Tartufo, o hipócrita, tartufo, aquele que finge santidade para espalhar suas maldades, tartufo, aquele que tem a habilidade de fazer os outros pensarem que ele é exatamente aquilo que ele não é, santo! E se faz passar por santo justo para tirar proveito da bondade, do sincretismo e da ingenuidade do outro. Alto lá! Quando se fala em tirar proveito, fala-se em tirar, primeiro, a mulher do outro, depois, os seus bens! Eis, pois, Tartufo, a maravilhosa peça de teatro escrita por Molière, e levado ao palco, pela primeira vez, em Paris, no ano de 1664, sob o absolutismo monárquico de Luiz XIV, o rei Sol. Diante de uma caracterização tão precisa e tão forte da hipocrisia religiosa e moral, é quase dispensável dizer que a montagem de 1664 – particular ao rei, diga-se – causou furor nas hostes eclesiásticas e em seus respectivos devotos. O espetáculo não pôde ir a público, sob a alegação de que teatro não é lugar para pregar (ou despregar?) o evangelho. Molière tentou novamente em 1667, inclusive alterando o nome da peça, mas em vão. Só em 1669, com as benesses do rei Luiz XIV, é que o espetáculo subiu aos palcos, definitivamente, resgatando seu nome original, Tartufo.

Tartufo é um ninguém que vaga pelas ruas de Paris à procura de uma presa para as suas espertezas. E logo encontra em dona Pernela, e no seu filho, o burguês Orgonte, a oportunidade de se arrumar. E a trama ganha contornos cômico-dramáticos quando Orgonte, abduzido pela santidade de Tartufo, convida-o para vir morar em sua casa. Está armado o circo dos horrores, numa dimensão bem humana, encaixando as questões sociais e econômicas da época às relações de família, onde algumas pessoas enxergam o que querem, sem conseguir enxergar o que devem. Neste caso, enquanto a farsa não se resolve, a narrativa segue seu caminho, em ritmo de poesia e métricas, as rimas exalando humor e a hipocrisia ganhando expressões cada vez mais absurdas. E reveladoras.

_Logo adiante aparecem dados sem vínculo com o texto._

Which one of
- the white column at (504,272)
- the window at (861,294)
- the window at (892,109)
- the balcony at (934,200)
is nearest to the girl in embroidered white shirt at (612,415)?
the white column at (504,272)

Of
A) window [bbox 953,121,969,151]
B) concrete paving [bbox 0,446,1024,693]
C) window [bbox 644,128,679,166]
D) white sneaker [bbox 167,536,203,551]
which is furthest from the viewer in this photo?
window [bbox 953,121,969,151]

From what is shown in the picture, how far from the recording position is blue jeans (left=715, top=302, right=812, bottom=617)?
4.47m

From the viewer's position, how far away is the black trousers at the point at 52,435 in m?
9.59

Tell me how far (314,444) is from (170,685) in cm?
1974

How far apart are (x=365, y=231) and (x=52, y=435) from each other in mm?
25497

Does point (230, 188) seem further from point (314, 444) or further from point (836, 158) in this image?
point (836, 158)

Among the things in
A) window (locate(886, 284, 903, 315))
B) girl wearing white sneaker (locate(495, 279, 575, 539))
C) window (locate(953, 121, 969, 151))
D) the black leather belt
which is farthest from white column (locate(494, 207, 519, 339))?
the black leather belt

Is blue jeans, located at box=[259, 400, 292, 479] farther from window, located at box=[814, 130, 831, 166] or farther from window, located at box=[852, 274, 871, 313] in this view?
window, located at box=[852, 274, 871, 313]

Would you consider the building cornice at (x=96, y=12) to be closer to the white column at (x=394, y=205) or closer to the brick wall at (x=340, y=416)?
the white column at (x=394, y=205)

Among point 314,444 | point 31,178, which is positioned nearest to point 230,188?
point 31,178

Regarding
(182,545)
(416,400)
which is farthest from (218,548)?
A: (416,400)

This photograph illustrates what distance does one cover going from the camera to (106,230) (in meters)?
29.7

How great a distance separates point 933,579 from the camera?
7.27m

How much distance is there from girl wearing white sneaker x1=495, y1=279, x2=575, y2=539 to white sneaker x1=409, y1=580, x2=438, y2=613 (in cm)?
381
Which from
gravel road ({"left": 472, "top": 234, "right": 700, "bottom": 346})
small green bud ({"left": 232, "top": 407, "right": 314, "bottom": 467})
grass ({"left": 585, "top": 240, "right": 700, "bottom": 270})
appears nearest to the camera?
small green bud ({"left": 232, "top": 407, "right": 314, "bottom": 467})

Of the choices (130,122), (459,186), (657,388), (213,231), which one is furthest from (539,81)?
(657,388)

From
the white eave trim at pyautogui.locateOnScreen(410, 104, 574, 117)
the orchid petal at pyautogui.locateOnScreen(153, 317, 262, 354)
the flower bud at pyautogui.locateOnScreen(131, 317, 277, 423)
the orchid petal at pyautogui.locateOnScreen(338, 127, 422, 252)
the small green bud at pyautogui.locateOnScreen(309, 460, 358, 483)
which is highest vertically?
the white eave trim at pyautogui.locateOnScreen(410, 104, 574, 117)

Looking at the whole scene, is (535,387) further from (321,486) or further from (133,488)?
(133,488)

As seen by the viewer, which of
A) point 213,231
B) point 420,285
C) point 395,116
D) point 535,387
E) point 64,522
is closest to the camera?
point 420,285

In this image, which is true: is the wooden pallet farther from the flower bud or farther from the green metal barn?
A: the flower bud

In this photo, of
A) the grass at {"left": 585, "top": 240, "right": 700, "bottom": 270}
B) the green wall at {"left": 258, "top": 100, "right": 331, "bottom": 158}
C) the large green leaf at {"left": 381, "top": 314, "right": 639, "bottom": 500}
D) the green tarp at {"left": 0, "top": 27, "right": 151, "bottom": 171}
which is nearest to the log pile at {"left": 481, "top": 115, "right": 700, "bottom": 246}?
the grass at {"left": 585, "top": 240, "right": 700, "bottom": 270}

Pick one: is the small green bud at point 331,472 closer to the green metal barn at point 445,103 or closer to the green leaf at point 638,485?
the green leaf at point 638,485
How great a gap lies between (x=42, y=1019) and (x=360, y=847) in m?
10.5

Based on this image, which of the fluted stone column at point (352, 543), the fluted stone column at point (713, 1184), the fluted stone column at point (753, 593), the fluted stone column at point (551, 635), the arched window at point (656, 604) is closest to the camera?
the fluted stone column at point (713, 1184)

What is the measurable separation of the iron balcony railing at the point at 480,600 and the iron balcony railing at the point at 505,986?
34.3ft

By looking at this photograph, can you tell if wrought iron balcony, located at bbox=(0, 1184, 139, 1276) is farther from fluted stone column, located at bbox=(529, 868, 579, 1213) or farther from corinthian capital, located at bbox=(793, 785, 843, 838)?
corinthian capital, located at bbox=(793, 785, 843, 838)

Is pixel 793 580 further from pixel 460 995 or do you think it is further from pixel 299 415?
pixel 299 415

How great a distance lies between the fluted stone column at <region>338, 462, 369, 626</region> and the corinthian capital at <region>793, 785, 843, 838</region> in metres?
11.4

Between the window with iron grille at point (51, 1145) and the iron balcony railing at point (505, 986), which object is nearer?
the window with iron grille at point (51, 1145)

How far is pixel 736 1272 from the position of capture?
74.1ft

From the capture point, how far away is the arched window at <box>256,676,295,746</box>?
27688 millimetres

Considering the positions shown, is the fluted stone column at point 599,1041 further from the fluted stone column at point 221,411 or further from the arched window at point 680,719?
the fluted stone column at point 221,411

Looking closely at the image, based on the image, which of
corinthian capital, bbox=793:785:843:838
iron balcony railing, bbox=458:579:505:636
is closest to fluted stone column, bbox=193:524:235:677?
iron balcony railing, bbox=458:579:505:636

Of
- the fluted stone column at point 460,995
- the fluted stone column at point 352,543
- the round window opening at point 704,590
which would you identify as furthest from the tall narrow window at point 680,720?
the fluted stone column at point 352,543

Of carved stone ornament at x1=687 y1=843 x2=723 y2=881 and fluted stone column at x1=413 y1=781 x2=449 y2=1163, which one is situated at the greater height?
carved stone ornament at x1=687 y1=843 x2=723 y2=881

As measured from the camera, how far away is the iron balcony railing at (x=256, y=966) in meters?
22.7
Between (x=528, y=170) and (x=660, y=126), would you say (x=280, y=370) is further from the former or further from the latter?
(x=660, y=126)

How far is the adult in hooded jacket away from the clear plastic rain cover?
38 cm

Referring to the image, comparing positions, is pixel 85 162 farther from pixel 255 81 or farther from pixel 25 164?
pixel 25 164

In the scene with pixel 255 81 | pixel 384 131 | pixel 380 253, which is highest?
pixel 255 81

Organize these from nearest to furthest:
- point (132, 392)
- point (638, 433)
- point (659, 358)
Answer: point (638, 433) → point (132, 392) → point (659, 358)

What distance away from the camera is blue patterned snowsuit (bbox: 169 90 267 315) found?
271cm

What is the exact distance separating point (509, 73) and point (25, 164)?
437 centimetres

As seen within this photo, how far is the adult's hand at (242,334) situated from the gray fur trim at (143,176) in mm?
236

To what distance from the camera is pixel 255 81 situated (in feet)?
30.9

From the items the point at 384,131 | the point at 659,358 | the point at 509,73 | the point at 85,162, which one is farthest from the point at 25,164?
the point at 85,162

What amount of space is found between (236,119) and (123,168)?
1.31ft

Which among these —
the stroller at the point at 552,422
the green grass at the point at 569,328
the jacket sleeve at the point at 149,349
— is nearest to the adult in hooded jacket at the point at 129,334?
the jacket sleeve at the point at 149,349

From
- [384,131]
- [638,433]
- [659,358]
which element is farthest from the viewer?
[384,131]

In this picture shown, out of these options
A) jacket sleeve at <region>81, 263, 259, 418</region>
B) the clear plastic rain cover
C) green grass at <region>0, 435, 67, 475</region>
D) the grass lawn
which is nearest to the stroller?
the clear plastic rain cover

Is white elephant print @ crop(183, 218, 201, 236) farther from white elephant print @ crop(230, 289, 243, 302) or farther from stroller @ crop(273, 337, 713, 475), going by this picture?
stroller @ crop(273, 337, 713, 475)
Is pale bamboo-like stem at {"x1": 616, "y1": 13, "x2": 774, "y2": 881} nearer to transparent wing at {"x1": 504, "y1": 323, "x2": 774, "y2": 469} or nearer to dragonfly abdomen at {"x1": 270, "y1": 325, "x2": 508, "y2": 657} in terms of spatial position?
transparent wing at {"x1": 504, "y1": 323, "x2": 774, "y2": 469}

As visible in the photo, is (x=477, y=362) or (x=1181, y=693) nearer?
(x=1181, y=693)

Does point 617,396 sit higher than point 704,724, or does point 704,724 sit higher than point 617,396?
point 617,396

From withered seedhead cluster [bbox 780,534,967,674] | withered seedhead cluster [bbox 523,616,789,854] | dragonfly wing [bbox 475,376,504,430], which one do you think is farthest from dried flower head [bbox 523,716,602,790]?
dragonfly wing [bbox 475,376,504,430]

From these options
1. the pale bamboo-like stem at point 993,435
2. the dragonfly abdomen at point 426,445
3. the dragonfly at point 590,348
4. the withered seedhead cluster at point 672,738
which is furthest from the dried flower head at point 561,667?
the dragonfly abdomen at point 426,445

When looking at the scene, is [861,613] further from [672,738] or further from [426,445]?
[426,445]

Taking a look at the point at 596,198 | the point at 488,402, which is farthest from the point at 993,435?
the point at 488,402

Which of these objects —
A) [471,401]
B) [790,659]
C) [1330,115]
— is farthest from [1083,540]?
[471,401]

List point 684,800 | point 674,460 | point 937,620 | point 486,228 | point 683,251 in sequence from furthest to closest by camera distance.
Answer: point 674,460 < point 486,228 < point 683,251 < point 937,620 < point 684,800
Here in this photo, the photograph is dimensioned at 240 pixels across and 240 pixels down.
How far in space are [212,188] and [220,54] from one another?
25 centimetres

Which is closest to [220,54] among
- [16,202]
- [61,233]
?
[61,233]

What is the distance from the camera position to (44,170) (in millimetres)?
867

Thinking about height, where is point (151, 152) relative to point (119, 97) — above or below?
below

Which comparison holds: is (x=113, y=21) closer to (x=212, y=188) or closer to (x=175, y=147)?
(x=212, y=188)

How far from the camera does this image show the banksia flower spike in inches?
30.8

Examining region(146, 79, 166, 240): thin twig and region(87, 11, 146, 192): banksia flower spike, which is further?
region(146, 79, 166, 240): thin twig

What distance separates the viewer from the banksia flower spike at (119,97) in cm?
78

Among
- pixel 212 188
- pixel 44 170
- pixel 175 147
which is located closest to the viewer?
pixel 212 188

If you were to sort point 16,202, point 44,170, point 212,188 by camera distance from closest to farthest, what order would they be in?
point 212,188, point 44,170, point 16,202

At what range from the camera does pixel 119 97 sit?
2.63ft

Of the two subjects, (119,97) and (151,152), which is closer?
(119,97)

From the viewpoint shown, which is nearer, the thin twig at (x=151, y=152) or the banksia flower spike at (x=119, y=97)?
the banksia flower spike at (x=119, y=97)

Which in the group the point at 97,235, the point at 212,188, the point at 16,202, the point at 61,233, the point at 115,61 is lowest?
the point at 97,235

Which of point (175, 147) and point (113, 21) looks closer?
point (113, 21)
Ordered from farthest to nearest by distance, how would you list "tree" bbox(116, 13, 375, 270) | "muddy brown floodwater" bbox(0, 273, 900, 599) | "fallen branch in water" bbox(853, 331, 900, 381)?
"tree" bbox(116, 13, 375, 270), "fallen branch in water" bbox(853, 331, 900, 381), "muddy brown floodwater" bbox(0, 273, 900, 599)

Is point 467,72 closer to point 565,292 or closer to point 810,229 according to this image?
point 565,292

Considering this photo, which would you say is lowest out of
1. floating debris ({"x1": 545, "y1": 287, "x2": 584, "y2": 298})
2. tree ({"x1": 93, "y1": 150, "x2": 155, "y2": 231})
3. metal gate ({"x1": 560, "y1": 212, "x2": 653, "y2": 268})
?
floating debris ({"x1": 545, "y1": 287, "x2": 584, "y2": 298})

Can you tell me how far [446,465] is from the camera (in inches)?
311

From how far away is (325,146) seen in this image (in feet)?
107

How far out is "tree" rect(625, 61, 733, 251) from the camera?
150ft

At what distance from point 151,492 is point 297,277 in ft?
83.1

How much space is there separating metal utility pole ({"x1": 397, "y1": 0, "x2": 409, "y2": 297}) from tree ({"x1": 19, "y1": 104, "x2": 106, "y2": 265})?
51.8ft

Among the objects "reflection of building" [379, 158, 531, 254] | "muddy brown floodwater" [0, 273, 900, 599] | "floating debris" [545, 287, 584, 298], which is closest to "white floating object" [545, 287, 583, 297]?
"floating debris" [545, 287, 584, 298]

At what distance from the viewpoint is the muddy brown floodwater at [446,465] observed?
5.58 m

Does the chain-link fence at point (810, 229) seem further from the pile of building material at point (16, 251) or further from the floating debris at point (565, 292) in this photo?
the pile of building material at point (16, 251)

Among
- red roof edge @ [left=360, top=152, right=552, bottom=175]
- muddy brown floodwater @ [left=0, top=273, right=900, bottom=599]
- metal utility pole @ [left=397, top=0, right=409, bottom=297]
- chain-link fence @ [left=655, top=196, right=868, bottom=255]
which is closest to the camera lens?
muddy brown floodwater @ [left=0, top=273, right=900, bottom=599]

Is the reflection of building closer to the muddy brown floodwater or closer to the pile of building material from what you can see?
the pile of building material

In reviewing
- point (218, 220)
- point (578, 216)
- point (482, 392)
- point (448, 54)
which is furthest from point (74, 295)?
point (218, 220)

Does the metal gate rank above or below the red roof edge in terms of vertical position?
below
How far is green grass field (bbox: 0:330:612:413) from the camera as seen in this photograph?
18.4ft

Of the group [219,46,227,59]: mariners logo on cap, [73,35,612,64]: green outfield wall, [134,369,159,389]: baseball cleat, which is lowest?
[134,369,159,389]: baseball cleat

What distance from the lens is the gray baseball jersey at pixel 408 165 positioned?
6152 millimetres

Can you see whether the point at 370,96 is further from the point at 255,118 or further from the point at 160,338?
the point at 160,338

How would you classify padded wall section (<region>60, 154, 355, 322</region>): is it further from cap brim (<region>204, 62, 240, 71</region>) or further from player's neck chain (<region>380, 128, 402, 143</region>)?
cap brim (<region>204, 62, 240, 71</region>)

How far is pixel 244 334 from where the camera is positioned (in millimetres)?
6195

O texto teatral Tartufo divide-se em quatro atos, o suficiente para Molière ir construindo o perfil tartufiniano do seu personagem. No primeiro ato, a reação da família à presença de Tartufo, capitaneada pela debochada empregada Dorina, e a tentativa, em vão, de alertar dona Pernela e Orgonte das intenções do intruso. No segundo ato, Orgonte vai adiante com sua devota cegueira, oferecendo a mão da filha, Mariana, então noiva de Valério, a seu venerado hóspede. No terceiro ato, a máscara começa a cair. As intenções de Tartufo se revelam para os que já sabiam delas, portanto, apenas vem a confirmação, acentuando, no jogo dramático, a estultícia de Orgonte, que não só resiste às revelações, como dá mais um passo, agora o fatal, que é a de entregar os seus bens ao espertalhão. Por último, o quarto ato, o desfecho, que não se revelará aqui, mas que, por uma razão que logo será explicada, merece um parágrafo único.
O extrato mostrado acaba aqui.